[Some records]

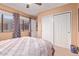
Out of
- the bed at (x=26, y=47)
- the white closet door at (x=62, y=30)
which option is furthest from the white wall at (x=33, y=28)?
the white closet door at (x=62, y=30)

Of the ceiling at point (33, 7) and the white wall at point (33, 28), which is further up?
the ceiling at point (33, 7)

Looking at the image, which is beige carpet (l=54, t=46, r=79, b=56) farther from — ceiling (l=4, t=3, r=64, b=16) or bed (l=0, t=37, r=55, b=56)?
ceiling (l=4, t=3, r=64, b=16)

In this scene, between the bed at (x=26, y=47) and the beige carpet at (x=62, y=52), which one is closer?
the bed at (x=26, y=47)

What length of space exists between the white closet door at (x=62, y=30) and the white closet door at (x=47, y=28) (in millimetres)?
58

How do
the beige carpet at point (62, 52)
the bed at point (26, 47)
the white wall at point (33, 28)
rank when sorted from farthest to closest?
the white wall at point (33, 28) < the beige carpet at point (62, 52) < the bed at point (26, 47)

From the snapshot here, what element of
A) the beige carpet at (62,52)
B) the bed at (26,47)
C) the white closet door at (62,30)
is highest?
the white closet door at (62,30)

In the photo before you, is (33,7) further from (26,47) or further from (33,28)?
(26,47)

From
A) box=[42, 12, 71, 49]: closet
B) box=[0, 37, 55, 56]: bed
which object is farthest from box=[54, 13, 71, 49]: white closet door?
box=[0, 37, 55, 56]: bed

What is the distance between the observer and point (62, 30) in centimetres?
141

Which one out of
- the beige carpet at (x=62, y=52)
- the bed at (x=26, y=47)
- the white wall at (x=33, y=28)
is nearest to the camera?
the bed at (x=26, y=47)

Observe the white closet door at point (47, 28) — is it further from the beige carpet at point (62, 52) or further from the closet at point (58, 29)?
the beige carpet at point (62, 52)

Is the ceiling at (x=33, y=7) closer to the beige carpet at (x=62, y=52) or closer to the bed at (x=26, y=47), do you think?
the bed at (x=26, y=47)

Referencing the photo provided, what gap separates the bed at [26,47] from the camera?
1170mm

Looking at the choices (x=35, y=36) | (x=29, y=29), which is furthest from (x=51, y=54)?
(x=29, y=29)
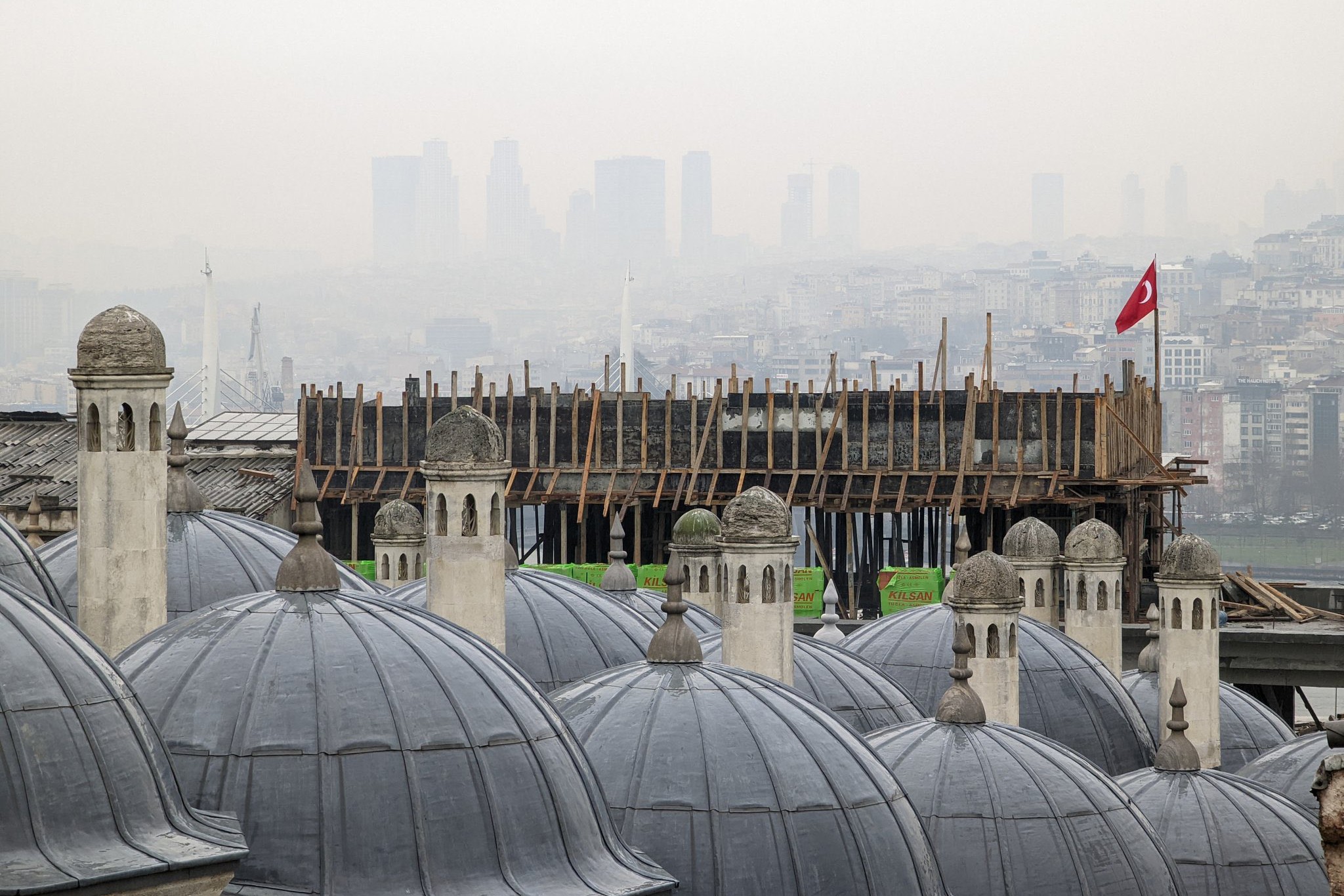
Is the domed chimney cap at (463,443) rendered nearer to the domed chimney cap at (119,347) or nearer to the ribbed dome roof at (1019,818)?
the domed chimney cap at (119,347)

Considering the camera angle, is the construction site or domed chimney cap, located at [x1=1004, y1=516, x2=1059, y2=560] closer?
domed chimney cap, located at [x1=1004, y1=516, x2=1059, y2=560]

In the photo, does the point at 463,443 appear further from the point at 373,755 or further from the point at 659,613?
the point at 659,613

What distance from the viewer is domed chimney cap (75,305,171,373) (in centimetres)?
2339

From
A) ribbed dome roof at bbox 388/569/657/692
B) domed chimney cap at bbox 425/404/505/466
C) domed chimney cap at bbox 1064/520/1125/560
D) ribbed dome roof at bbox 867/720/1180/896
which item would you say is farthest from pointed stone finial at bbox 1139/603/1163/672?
domed chimney cap at bbox 425/404/505/466

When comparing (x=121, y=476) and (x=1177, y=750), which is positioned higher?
(x=121, y=476)

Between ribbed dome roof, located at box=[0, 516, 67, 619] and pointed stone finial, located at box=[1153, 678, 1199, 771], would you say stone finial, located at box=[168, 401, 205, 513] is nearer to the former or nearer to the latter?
ribbed dome roof, located at box=[0, 516, 67, 619]

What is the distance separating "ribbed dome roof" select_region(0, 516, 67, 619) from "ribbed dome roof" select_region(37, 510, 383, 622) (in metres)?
4.91

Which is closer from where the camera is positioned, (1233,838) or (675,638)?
(675,638)

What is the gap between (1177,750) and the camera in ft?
116

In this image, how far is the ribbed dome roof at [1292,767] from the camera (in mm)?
37906

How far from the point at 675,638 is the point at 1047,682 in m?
16.8

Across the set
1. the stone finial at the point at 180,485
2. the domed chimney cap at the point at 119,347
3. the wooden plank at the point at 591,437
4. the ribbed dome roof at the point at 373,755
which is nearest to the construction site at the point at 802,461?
the wooden plank at the point at 591,437

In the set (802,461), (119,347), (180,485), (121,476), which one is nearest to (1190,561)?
(180,485)

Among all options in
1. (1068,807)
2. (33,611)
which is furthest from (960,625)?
(33,611)
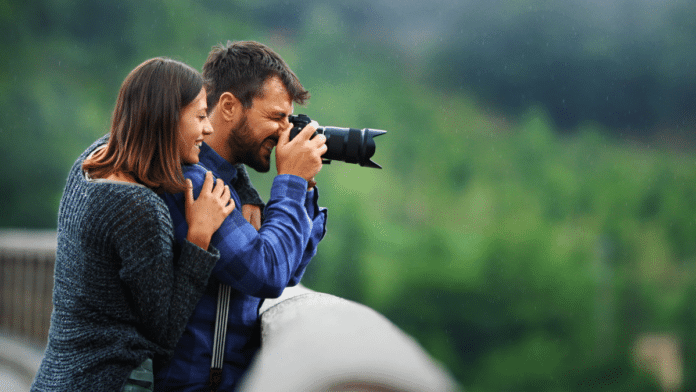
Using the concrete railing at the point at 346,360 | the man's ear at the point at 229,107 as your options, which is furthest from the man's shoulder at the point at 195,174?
the concrete railing at the point at 346,360

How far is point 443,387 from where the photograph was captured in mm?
687

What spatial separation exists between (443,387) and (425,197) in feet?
74.2

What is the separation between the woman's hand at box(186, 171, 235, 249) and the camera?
99 cm

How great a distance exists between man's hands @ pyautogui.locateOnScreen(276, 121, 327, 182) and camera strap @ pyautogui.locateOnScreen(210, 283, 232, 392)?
9.4 inches

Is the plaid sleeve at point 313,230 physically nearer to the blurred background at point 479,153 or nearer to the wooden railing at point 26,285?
the wooden railing at point 26,285

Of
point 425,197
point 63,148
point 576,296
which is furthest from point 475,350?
point 63,148

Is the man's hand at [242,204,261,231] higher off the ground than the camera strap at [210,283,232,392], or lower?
higher

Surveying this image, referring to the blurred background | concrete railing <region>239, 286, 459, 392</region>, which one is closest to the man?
concrete railing <region>239, 286, 459, 392</region>

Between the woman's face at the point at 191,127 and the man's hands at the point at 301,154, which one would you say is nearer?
the woman's face at the point at 191,127

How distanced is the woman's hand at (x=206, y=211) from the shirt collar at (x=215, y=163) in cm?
18

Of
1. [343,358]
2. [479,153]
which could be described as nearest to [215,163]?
[343,358]

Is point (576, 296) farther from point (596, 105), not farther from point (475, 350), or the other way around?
point (596, 105)

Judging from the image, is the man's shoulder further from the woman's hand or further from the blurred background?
the blurred background

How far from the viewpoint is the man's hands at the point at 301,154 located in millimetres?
1182
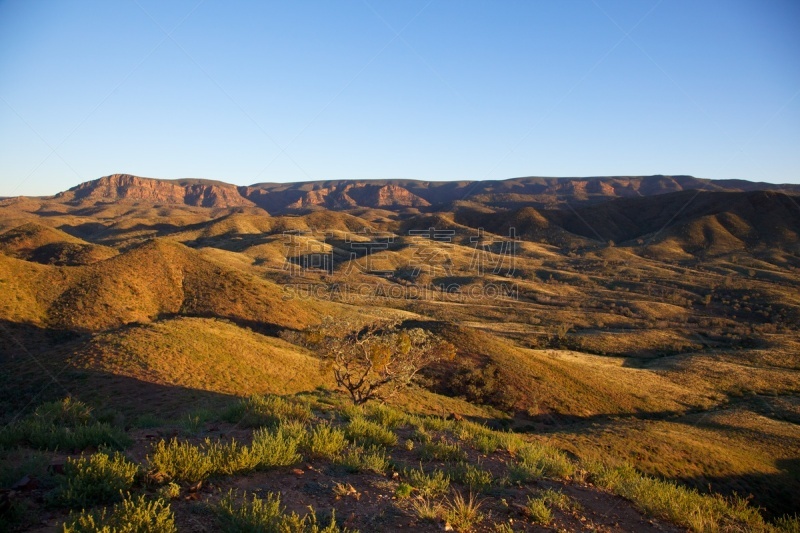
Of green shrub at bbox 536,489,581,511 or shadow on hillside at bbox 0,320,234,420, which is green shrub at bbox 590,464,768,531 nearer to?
green shrub at bbox 536,489,581,511

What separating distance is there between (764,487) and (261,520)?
62.2 feet

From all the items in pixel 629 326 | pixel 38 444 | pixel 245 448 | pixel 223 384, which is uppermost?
pixel 245 448

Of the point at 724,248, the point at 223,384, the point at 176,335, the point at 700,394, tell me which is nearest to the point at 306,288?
the point at 176,335

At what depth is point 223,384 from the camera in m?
19.2

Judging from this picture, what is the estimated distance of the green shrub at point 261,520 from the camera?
4.40m

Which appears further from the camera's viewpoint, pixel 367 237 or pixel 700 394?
pixel 367 237

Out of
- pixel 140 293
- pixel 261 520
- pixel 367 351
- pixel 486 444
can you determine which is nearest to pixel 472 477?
pixel 486 444

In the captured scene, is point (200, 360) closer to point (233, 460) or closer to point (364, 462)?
point (233, 460)

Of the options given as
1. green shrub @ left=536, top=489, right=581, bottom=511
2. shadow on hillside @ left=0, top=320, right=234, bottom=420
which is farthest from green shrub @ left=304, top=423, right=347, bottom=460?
shadow on hillside @ left=0, top=320, right=234, bottom=420

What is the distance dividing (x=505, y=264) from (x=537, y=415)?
202ft

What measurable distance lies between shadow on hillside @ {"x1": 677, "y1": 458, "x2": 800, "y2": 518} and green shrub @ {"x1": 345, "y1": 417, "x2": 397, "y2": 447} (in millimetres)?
12490

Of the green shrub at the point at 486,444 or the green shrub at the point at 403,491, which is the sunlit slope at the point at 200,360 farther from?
the green shrub at the point at 403,491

[The request]
Write out the full listing verbatim, excluding its pictures.

[Solution to the exercise]
Out of
- the bed at (x=26, y=47)
- the white closet door at (x=62, y=30)
which option is furthest from the white wall at (x=33, y=28)?
the white closet door at (x=62, y=30)

Of the ceiling at point (33, 7) and the white wall at point (33, 28), which is further up?
the ceiling at point (33, 7)

Looking at the image, which is beige carpet (l=54, t=46, r=79, b=56) farther from — ceiling (l=4, t=3, r=64, b=16) or bed (l=0, t=37, r=55, b=56)?
ceiling (l=4, t=3, r=64, b=16)

In this scene, between the bed at (x=26, y=47) and the beige carpet at (x=62, y=52), which one is closer?
the bed at (x=26, y=47)

What length of space exists between the white closet door at (x=62, y=30) and the white closet door at (x=47, y=28) (in millimetres)?
58

How do
the beige carpet at point (62, 52)
the bed at point (26, 47)
the white wall at point (33, 28)
rank when sorted from farthest to closest?
the white wall at point (33, 28) < the beige carpet at point (62, 52) < the bed at point (26, 47)

From the snapshot here, what element of
A) the beige carpet at (62,52)
B) the bed at (26,47)
C) the white closet door at (62,30)
is highest?
the white closet door at (62,30)

In the photo before you, is (33,7) further from (26,47) or further from (33,28)?
(26,47)

From
A) box=[42, 12, 71, 49]: closet
B) box=[0, 37, 55, 56]: bed
which object is farthest from box=[54, 13, 71, 49]: white closet door?
box=[0, 37, 55, 56]: bed

What is the distance between the observer and point (62, 30) in centimetres?
141

Which one out of
- the beige carpet at (x=62, y=52)
- the bed at (x=26, y=47)
- the white wall at (x=33, y=28)
is nearest to the camera?
the bed at (x=26, y=47)

Observe the white closet door at point (47, 28) — is it further from the beige carpet at point (62, 52) or further from the closet at point (58, 29)?
the beige carpet at point (62, 52)

Is the ceiling at (x=33, y=7) closer to the beige carpet at (x=62, y=52) or closer to the bed at (x=26, y=47), do you think?
the bed at (x=26, y=47)

Referencing the photo provided, what gap separates the bed at [26,47] from the camera?
1170mm

Looking at the choices (x=35, y=36) | (x=29, y=29), which is furthest from (x=51, y=54)?
(x=29, y=29)
Is the domed chimney cap at (463,443) rendered nearer to the domed chimney cap at (119,347) or nearer to the ribbed dome roof at (1019,818)?
the domed chimney cap at (119,347)

Considering the camera angle, is the construction site or domed chimney cap, located at [x1=1004, y1=516, x2=1059, y2=560] closer?
domed chimney cap, located at [x1=1004, y1=516, x2=1059, y2=560]

In the photo, does the point at 463,443 appear further from the point at 373,755 or further from the point at 659,613?
the point at 659,613

What distance from the viewer is domed chimney cap (75,305,171,373) (in centimetres)?
2339

From
A) ribbed dome roof at bbox 388/569/657/692
B) domed chimney cap at bbox 425/404/505/466
C) domed chimney cap at bbox 1064/520/1125/560
D) ribbed dome roof at bbox 867/720/1180/896
which item would you say is farthest from pointed stone finial at bbox 1139/603/1163/672?
domed chimney cap at bbox 425/404/505/466

When comparing (x=121, y=476) and (x=1177, y=750), which is positioned higher?
(x=121, y=476)

Between ribbed dome roof, located at box=[0, 516, 67, 619] and pointed stone finial, located at box=[1153, 678, 1199, 771], would you say stone finial, located at box=[168, 401, 205, 513] is nearer to the former or nearer to the latter?
ribbed dome roof, located at box=[0, 516, 67, 619]

What is the distance separating "ribbed dome roof" select_region(0, 516, 67, 619) from "ribbed dome roof" select_region(37, 510, 383, 622) (in metres)?
4.91

Which is closer from where the camera is positioned, (1233,838) or (675,638)?
(675,638)

What is the gap between (1177,750) and the camera in ft?
116

In this image, how far is the ribbed dome roof at [1292,767] from the camera (in mm)?
37906

How far from the point at 675,638 is the point at 1047,682 in m?
16.8

Across the set
1. the stone finial at the point at 180,485
2. the domed chimney cap at the point at 119,347
3. the wooden plank at the point at 591,437
4. the ribbed dome roof at the point at 373,755
which is nearest to the construction site at the point at 802,461?
the wooden plank at the point at 591,437

In the set (802,461), (119,347), (180,485), (121,476), which one is nearest to (1190,561)?
(180,485)

Among all options in
1. (1068,807)
2. (33,611)
which is furthest from (960,625)?
(33,611)
Using the concrete railing at the point at 346,360 | the man's ear at the point at 229,107 as your options, which is furthest from the man's shoulder at the point at 195,174?
the concrete railing at the point at 346,360

How far is point 443,387 from where the photograph was captured in mm?
687

What spatial separation exists between (443,387) and (425,197) in feet?
74.2

What is the separation between the woman's hand at box(186, 171, 235, 249) and the camera?
99 cm

How great a distance exists between man's hands @ pyautogui.locateOnScreen(276, 121, 327, 182) and camera strap @ pyautogui.locateOnScreen(210, 283, 232, 392)?
9.4 inches

Is the plaid sleeve at point 313,230 physically nearer to the blurred background at point 479,153 or nearer to the wooden railing at point 26,285?
the wooden railing at point 26,285

Of
point 425,197
point 63,148
point 576,296
which is furthest from point 475,350?
point 63,148

Is the man's hand at [242,204,261,231] higher off the ground than the camera strap at [210,283,232,392], or lower?
higher

Surveying this image, referring to the blurred background | concrete railing <region>239, 286, 459, 392</region>, which one is closest to the man?
concrete railing <region>239, 286, 459, 392</region>

Between the woman's face at the point at 191,127 and the man's hands at the point at 301,154, which one would you say is nearer?
the woman's face at the point at 191,127

How distanced is the woman's hand at (x=206, y=211) from the shirt collar at (x=215, y=163) in cm?
18

Of
1. [343,358]
2. [479,153]
which could be described as nearest to [215,163]?
[343,358]

Is point (576, 296) farther from point (596, 105), not farther from point (475, 350), or the other way around?
point (596, 105)

Judging from the image, is the man's shoulder further from the woman's hand or further from the blurred background?
the blurred background

How far from the viewpoint is the man's hands at the point at 301,154 located in millimetres?
1182
Of green shrub at bbox 536,489,581,511 or shadow on hillside at bbox 0,320,234,420, which is green shrub at bbox 590,464,768,531 nearer to?
green shrub at bbox 536,489,581,511

What separating distance is there between (764,487) and (261,520)?
62.2 feet

From all the items in pixel 629 326 | pixel 38 444 | pixel 245 448 | pixel 223 384, which is uppermost?
pixel 245 448

Of the point at 724,248, the point at 223,384, the point at 176,335, the point at 700,394, tell me which is nearest to the point at 306,288?
the point at 176,335

At what depth is point 223,384 from the camera in m?
19.2

Judging from this picture, what is the estimated distance of the green shrub at point 261,520 from the camera?
4.40m

Which appears further from the camera's viewpoint, pixel 367 237 or pixel 700 394?
pixel 367 237

Out of
- pixel 140 293
- pixel 261 520
- pixel 367 351
- pixel 486 444
can you determine which is nearest to pixel 472 477?
pixel 486 444

In the captured scene, is point (200, 360) closer to point (233, 460) or closer to point (364, 462)?
point (233, 460)

Of the options given as
1. green shrub @ left=536, top=489, right=581, bottom=511
2. shadow on hillside @ left=0, top=320, right=234, bottom=420
which is farthest from green shrub @ left=304, top=423, right=347, bottom=460?
shadow on hillside @ left=0, top=320, right=234, bottom=420

What is the distance dividing (x=505, y=264) from (x=537, y=415)?
202ft

What measurable distance lies between shadow on hillside @ {"x1": 677, "y1": 458, "x2": 800, "y2": 518} and green shrub @ {"x1": 345, "y1": 417, "x2": 397, "y2": 447} (in millimetres)?
12490

Of the green shrub at the point at 486,444 or the green shrub at the point at 403,491, which is the sunlit slope at the point at 200,360 farther from?
the green shrub at the point at 403,491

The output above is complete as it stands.